TO BE DONE
Output every line of the records below as a JSON list of strings, one string per line, skipping blank lines.

DATA FOR THIS EXERCISE
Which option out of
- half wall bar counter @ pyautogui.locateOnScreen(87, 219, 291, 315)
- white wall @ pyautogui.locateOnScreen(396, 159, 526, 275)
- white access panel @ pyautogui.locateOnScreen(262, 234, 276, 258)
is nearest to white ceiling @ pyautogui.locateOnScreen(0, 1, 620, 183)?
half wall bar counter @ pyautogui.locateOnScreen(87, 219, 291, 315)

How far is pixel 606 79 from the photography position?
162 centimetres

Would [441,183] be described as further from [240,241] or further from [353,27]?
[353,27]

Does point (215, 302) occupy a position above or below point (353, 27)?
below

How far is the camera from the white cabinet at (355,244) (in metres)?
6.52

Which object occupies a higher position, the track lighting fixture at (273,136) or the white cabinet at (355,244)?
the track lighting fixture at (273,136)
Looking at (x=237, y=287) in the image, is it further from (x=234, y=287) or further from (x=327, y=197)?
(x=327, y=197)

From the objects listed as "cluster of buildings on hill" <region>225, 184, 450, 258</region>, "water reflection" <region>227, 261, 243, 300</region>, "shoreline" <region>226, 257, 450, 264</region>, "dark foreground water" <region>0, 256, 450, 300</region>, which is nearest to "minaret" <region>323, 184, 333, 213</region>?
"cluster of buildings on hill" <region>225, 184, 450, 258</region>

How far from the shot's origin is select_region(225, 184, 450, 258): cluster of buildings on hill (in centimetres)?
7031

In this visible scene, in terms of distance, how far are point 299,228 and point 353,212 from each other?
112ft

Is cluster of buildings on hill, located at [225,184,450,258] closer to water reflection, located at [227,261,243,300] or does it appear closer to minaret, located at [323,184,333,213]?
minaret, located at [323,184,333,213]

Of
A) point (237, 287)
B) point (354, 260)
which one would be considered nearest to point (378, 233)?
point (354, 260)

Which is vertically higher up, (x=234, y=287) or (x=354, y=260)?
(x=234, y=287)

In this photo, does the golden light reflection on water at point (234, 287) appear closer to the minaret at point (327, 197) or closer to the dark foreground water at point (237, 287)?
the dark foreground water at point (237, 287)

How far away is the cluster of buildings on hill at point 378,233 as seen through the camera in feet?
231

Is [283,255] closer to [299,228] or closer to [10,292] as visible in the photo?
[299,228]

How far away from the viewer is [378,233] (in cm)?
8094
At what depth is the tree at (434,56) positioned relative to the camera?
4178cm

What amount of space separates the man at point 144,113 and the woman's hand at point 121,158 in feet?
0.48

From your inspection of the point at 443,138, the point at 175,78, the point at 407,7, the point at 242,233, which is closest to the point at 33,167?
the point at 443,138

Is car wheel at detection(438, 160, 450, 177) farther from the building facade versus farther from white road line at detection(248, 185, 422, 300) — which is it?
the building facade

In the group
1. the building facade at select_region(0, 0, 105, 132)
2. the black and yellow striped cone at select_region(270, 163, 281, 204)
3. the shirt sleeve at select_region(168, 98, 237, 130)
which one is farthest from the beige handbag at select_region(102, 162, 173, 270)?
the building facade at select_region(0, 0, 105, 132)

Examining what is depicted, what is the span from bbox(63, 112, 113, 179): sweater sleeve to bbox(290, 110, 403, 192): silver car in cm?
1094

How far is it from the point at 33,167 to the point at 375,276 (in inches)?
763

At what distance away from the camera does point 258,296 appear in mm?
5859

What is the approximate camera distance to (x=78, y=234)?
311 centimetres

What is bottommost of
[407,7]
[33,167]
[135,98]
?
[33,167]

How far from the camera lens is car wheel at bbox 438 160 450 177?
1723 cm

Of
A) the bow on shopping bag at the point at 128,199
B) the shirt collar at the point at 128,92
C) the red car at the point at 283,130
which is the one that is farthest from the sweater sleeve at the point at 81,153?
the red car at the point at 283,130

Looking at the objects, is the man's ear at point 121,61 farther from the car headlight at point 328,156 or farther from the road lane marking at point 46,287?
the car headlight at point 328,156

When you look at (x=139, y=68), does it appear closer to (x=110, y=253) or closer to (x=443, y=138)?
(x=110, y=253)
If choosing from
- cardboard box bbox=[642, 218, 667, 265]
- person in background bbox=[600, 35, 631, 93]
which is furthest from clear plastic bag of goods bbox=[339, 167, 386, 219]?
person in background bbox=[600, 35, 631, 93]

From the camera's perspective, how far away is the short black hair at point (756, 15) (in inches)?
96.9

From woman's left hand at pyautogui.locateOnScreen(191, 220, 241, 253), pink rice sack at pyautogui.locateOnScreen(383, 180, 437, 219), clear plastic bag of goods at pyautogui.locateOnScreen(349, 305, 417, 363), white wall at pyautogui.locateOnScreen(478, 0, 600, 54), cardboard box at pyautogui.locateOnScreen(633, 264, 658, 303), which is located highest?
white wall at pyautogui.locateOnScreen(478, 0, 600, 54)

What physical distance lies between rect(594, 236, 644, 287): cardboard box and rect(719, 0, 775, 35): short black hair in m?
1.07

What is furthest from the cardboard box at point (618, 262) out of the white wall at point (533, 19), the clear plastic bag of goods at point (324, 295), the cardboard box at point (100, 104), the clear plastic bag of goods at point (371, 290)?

REPLY TO THE EXERCISE
[
  "Which option out of",
  "- half wall bar counter @ pyautogui.locateOnScreen(87, 219, 291, 315)",
  "- white wall @ pyautogui.locateOnScreen(396, 159, 526, 275)",
  "- white access panel @ pyautogui.locateOnScreen(262, 234, 276, 258)",
  "is nearest to white ceiling @ pyautogui.locateOnScreen(0, 1, 620, 183)?",
  "half wall bar counter @ pyautogui.locateOnScreen(87, 219, 291, 315)",
  "How far is pixel 606 79 from the photography position?",
  "162 centimetres",
  "Would [441,183] be described as further from [240,241] or further from [353,27]?",
  "[353,27]",
  "Does point (215, 302) occupy a position above or below point (353, 27)?",
  "below",
  "How far is the camera from the white cabinet at (355,244) (in metres)?",
  "6.52",
  "Which object occupies a higher position, the track lighting fixture at (273,136) or the white cabinet at (355,244)?",
  "the track lighting fixture at (273,136)",
  "Looking at (x=237, y=287) in the image, is it further from (x=234, y=287) or further from (x=327, y=197)?",
  "(x=327, y=197)",
  "From the objects listed as \"cluster of buildings on hill\" <region>225, 184, 450, 258</region>, \"water reflection\" <region>227, 261, 243, 300</region>, \"shoreline\" <region>226, 257, 450, 264</region>, \"dark foreground water\" <region>0, 256, 450, 300</region>, which is nearest to \"minaret\" <region>323, 184, 333, 213</region>?",
  "\"cluster of buildings on hill\" <region>225, 184, 450, 258</region>",
  "How far from the shot's origin is select_region(225, 184, 450, 258): cluster of buildings on hill (in centimetres)?",
  "7031",
  "In this visible scene, in terms of distance, how far are point 299,228 and point 353,212 from each other?",
  "112ft",
  "Is cluster of buildings on hill, located at [225,184,450,258] closer to water reflection, located at [227,261,243,300] or does it appear closer to minaret, located at [323,184,333,213]?",
  "minaret, located at [323,184,333,213]",
  "Of",
  "A) point (237, 287)",
  "B) point (354, 260)",
  "which one would be considered nearest to point (378, 233)?",
  "point (354, 260)",
  "Which is vertically higher up, (x=234, y=287) or (x=354, y=260)?",
  "(x=234, y=287)",
  "In this photo, does the golden light reflection on water at point (234, 287) appear closer to the minaret at point (327, 197) or closer to the dark foreground water at point (237, 287)?",
  "the dark foreground water at point (237, 287)",
  "How far away is the cluster of buildings on hill at point 378,233 as seen through the camera in feet?",
  "231",
  "Is [283,255] closer to [299,228] or closer to [10,292] as visible in the photo?",
  "[299,228]",
  "How far away from the viewer is [378,233] (in cm)?",
  "8094",
  "At what depth is the tree at (434,56) positioned relative to the camera?",
  "4178cm",
  "What amount of space separates the man at point 144,113 and the woman's hand at point 121,158 in feet?",
  "0.48",
  "From your inspection of the point at 443,138, the point at 175,78, the point at 407,7, the point at 242,233, which is closest to the point at 33,167?",
  "the point at 443,138",
  "Is car wheel at detection(438, 160, 450, 177) farther from the building facade versus farther from white road line at detection(248, 185, 422, 300) — which is it?",
  "the building facade",
  "In the group",
  "1. the building facade at select_region(0, 0, 105, 132)",
  "2. the black and yellow striped cone at select_region(270, 163, 281, 204)",
  "3. the shirt sleeve at select_region(168, 98, 237, 130)",
  "which one is farthest from the beige handbag at select_region(102, 162, 173, 270)?",
  "the building facade at select_region(0, 0, 105, 132)",
  "Examining what is depicted, what is the span from bbox(63, 112, 113, 179): sweater sleeve to bbox(290, 110, 403, 192): silver car in cm?",
  "1094",
  "How far is it from the point at 33,167 to the point at 375,276 (in inches)?",
  "763",
  "At what distance away from the camera does point 258,296 appear in mm?",
  "5859",
  "What is the approximate camera distance to (x=78, y=234)?",
  "311 centimetres",
  "What is bottommost of",
  "[407,7]",
  "[33,167]",
  "[135,98]",
  "?",
  "[33,167]",
  "How far from the camera lens is car wheel at bbox 438 160 450 177?",
  "1723 cm",
  "Of",
  "A) the bow on shopping bag at the point at 128,199",
  "B) the shirt collar at the point at 128,92",
  "C) the red car at the point at 283,130",
  "which is the one that is farthest from the sweater sleeve at the point at 81,153?",
  "the red car at the point at 283,130",
  "Looking at the objects, is the man's ear at point 121,61 farther from the car headlight at point 328,156 or farther from the road lane marking at point 46,287?",
  "the car headlight at point 328,156",
  "When you look at (x=139, y=68), does it appear closer to (x=110, y=253) or closer to (x=443, y=138)?",
  "(x=110, y=253)",
  "If choosing from",
  "- cardboard box bbox=[642, 218, 667, 265]",
  "- person in background bbox=[600, 35, 631, 93]",
  "which is furthest from clear plastic bag of goods bbox=[339, 167, 386, 219]?",
  "person in background bbox=[600, 35, 631, 93]",
  "From the camera's perspective, how far away is the short black hair at point (756, 15) (in inches)?",
  "96.9",
  "From woman's left hand at pyautogui.locateOnScreen(191, 220, 241, 253), pink rice sack at pyautogui.locateOnScreen(383, 180, 437, 219), clear plastic bag of goods at pyautogui.locateOnScreen(349, 305, 417, 363), white wall at pyautogui.locateOnScreen(478, 0, 600, 54), cardboard box at pyautogui.locateOnScreen(633, 264, 658, 303), which is located highest?",
  "white wall at pyautogui.locateOnScreen(478, 0, 600, 54)",
  "What physical distance lies between rect(594, 236, 644, 287): cardboard box and rect(719, 0, 775, 35): short black hair in m?",
  "1.07",
  "What is furthest from the cardboard box at point (618, 262) out of the white wall at point (533, 19), the clear plastic bag of goods at point (324, 295), the cardboard box at point (100, 104), the clear plastic bag of goods at point (371, 290)?"
]